- Problems to solve -
- a) In the news story about the Crowsey family, how many times did Matthew Crowsey deploy to Iraq?
- b) Extend the news story about the Crowsey family, picking up after its final sentence.

- Document text -
TEMPLE, Texas — Underneath the October sun at Whistlestop Park in Temple, the Crowsey family is spending time together, counting their blessings to finally be headed in the right direction.
"I went to Fort Hood and I was there for eight years," Matthew Crowsey said. "I deployed three times to Iraq."
After his deployments, Crowsey said he wanted to see a little bit of the world. He packed his backs and volunteered to go to Korea for two years. He took his wife Sabrina and son Sean with him.
"After I returned from Korea, I went to Georgia and spent time in the reserves," he said. "After that, I didn't know what I really wanted to do."
After talking it over with his family, they packed their bags for Washington State to see if they could settle there and be happy. Crowsey worked as a security guard for a year before he realized that life in the Northwest wasn't going to be a long-term thing.
"Income was okay," Crowsey said, adding that it just wasn't enough to survive.
The Crowseys moved to Kentucky and it was there, Crowsey said, that his health began to slip. It resulted in him being unable to continue working, which left Sabrina as the only breadwinner.
"When I started to notice it, it started to make me a little bit upset," Sabrina said, referring to the beginning stages of Matthew's fight to regain his health.
"I needed to get help," Crowsey said. "I needed the help and that's when we decided that coming home to Texas was the right thing to do."
Matthew said he has family here and they all recommended that he go to the VA to get help for his dwindling health and PTSD.
"I had to get on it and see what was happening and track where my declining health was going to lead to," he said. "I needed to know if PTSD was just going to rule my life or was I going to be able to get it under control."
The Crowseys said his willingness to take the advice of his family and seek out help through the Temple VA led him to the doorstep of Kimberly Aranda with the Salvation Army.
"We'd be sleeping in our car," Crowsey said when asked where his family would be without the Salvation Army.
Two years ago, the Salvation Army of Bell County launched a homeless veterans program in conjunction with the Temple VA's Health Care for Veterans Project in hopes of curbing the veteran homeless population in Central Texas.
"It's a ministry," Aranda said. "We are reaching to people and we're meeting them at their needs. I will just say that this is nobody but God."

- Dataset records -

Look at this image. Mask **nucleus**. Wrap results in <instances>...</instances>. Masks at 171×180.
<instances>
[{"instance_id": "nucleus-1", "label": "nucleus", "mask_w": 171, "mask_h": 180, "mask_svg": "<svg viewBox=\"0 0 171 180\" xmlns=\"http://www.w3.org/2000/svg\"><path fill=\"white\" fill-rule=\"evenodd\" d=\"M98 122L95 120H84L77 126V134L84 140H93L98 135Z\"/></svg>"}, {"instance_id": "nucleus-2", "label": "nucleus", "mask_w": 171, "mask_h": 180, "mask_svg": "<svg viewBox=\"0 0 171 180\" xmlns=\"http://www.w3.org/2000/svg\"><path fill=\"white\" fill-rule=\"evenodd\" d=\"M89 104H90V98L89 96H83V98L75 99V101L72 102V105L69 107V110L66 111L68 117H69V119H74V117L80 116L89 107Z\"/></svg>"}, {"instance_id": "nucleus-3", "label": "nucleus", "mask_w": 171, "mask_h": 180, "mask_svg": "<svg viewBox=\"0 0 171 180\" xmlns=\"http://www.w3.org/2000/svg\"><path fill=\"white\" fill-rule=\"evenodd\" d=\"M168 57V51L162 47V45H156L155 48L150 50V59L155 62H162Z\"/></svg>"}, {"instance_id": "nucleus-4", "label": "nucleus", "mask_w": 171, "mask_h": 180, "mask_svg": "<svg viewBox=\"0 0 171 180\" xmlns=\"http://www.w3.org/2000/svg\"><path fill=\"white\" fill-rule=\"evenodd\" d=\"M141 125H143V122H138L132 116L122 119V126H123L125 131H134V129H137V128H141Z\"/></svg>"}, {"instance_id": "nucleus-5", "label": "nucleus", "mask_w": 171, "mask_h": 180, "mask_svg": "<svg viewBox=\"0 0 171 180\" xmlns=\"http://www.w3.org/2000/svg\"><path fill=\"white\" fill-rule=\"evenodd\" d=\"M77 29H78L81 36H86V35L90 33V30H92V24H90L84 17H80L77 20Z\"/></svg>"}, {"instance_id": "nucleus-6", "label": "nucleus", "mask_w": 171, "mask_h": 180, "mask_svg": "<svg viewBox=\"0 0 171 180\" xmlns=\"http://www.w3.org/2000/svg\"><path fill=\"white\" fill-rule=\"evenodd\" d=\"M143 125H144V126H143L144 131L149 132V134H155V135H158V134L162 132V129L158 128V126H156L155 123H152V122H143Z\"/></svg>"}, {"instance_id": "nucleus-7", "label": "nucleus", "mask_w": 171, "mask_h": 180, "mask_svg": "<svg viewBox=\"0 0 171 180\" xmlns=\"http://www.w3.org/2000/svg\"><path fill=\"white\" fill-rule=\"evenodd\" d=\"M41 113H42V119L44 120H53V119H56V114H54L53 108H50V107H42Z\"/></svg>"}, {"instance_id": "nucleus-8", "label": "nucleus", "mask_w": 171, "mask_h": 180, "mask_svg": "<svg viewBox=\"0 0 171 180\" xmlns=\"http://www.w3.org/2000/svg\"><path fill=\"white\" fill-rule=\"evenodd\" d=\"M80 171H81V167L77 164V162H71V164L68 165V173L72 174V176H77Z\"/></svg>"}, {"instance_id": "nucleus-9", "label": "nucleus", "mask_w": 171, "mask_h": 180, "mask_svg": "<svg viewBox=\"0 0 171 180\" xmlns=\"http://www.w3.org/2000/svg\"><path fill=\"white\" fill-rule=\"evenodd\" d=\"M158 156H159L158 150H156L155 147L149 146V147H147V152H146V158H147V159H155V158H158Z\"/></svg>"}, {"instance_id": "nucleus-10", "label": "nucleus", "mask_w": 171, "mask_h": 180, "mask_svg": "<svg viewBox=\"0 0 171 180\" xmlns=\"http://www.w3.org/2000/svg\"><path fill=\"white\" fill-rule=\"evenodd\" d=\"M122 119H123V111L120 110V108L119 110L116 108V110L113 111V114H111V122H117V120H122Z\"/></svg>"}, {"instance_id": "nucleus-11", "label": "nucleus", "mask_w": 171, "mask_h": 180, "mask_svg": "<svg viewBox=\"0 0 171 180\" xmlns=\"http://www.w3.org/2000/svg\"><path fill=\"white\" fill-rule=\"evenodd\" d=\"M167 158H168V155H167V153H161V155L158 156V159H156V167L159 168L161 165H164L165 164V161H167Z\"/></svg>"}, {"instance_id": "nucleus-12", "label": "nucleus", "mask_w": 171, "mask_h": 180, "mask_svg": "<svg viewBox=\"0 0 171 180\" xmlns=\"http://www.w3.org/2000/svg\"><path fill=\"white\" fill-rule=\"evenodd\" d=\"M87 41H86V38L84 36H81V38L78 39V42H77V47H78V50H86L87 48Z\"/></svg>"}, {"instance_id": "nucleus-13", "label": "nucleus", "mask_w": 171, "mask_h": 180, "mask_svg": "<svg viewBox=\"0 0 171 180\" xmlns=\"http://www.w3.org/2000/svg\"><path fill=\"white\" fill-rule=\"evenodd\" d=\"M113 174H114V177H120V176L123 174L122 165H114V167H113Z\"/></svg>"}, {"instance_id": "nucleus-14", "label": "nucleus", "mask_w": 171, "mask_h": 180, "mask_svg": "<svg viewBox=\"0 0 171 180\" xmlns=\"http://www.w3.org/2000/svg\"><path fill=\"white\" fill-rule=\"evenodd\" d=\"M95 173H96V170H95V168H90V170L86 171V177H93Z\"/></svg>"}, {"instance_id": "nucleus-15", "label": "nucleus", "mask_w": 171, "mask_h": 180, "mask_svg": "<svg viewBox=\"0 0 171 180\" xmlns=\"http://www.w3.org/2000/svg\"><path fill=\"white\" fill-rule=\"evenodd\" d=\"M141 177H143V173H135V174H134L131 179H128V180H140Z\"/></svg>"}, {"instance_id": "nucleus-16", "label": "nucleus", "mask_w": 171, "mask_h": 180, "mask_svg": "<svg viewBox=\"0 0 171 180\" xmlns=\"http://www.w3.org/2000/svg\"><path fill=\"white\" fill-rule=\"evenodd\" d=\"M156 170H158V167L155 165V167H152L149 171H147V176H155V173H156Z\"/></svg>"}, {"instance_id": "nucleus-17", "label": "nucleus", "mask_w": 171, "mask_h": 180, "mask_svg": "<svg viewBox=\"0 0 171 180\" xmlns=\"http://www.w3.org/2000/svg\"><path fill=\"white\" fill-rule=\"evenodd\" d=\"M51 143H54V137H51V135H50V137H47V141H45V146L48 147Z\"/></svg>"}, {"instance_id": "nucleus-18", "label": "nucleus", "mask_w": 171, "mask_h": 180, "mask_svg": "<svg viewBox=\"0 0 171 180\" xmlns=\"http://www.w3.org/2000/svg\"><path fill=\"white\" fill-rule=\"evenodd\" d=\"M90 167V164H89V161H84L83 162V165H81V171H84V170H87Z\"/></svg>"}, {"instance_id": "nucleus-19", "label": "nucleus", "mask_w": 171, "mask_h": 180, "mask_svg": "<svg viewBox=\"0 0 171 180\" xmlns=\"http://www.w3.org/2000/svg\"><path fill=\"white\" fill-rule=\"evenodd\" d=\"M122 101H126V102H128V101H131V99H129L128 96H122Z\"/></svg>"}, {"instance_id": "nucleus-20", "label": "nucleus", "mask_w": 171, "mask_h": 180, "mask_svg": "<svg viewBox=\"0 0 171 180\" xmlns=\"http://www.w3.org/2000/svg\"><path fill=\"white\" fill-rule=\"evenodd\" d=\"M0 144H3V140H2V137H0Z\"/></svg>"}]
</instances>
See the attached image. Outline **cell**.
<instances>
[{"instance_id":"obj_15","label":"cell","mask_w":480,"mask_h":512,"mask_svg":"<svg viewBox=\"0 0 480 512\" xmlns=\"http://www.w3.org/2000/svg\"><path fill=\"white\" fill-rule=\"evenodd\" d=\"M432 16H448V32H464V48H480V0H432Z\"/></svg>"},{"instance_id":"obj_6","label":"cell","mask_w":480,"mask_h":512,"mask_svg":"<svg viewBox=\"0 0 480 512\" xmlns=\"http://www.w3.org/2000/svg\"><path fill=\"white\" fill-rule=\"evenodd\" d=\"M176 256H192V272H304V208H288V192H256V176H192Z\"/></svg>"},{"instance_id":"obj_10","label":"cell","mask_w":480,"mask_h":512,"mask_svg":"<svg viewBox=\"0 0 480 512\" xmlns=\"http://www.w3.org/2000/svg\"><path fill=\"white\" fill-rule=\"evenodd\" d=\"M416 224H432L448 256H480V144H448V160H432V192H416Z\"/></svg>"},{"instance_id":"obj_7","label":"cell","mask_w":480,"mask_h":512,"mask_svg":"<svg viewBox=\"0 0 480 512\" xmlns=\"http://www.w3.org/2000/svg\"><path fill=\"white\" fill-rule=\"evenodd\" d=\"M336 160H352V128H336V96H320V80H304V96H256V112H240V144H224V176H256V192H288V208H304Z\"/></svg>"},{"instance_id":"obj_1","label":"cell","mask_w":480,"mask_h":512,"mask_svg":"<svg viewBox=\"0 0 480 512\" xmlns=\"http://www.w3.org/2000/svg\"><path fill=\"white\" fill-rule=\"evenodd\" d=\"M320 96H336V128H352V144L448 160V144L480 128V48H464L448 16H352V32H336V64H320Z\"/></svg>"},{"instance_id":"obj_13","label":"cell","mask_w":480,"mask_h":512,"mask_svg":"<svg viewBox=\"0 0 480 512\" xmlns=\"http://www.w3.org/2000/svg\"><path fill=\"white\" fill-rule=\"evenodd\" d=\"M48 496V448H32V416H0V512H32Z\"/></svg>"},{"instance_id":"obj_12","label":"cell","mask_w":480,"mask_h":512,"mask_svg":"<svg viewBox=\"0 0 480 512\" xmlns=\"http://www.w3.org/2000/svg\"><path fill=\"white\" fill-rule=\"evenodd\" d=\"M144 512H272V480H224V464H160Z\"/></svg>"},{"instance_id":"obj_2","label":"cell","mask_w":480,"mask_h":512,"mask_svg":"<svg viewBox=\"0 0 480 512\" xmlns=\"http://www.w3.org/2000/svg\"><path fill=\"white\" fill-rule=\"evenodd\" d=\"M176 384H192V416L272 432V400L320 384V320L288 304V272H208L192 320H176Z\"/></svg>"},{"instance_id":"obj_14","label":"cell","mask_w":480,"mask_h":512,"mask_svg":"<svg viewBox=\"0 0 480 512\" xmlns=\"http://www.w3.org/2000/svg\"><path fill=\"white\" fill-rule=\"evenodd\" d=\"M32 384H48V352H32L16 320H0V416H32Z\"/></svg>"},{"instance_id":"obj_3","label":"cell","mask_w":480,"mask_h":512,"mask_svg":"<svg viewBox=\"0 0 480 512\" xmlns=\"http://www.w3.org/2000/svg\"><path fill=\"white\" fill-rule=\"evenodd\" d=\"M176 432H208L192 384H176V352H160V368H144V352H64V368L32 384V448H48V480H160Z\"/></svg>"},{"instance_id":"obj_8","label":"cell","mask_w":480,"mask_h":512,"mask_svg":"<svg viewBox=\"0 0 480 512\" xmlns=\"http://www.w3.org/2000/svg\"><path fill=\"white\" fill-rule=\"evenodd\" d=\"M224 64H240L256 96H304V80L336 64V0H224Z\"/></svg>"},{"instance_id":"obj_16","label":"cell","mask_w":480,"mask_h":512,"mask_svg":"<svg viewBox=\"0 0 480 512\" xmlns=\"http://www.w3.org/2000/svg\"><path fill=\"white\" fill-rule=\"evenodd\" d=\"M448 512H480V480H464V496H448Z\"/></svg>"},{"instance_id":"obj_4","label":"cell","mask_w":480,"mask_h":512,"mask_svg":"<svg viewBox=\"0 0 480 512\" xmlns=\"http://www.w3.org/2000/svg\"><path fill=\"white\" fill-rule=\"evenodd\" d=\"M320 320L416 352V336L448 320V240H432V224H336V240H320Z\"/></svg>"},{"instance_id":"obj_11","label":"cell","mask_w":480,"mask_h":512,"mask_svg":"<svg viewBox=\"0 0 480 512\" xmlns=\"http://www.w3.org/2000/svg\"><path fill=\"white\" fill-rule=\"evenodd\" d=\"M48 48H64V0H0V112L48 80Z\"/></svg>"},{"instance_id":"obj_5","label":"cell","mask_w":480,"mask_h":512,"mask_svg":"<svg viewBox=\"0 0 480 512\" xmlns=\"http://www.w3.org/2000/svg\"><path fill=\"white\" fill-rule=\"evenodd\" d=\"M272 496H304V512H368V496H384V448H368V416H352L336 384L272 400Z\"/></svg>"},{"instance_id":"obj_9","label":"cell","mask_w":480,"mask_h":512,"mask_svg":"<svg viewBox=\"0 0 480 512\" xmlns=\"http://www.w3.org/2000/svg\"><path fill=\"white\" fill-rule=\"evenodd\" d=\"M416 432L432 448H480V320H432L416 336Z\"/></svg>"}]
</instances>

- Answers -
- a) Three times.

- b)
The two-year-old program is funded by a federal grant called Supportive Services for Veterans Families (SSVF) and has provided rapid re-housing and homeless prevention services to veterans and their families since 2011.
"Reach out and get help. Don't let pride stand in your way," Aranda said when asked what her message is to other homeless veterans that she knows are out there. "We're non-judgmental and have all been there before. It could have been me. My house was in foreclosure and I know that it was God who helped me through it."
Celia Lynn Feller with Health Care for Homeless Veterans (HCHV) said in addition to helping reduce homelessness among veterans through street outreach, HCHV programs provide care, treatment and rehabilitative services. She said that also includes case management and therapeutic housing assistance through contracted community providers.
"Our partnership with The Salvation Army of Bell County has been excellent," Feller said. "It's been excellent in assisting our veterans getting to safe, stable and long-term housing."
Aranda said the success she sees is like seeing a family conquer something and find a way out to a better life.
"You may have fallen down but lets get back up again," she said. "The Bible tells us that the righteous falls seven times but gets back up. So, I love to see that get up."
"Don't be afraid," Crowsey said, adding that he needed to get past his own pride and admit that he had a problem. "It feels shameful, it really does, but you're not being shamed. You're actually getting the help you need to progress your life."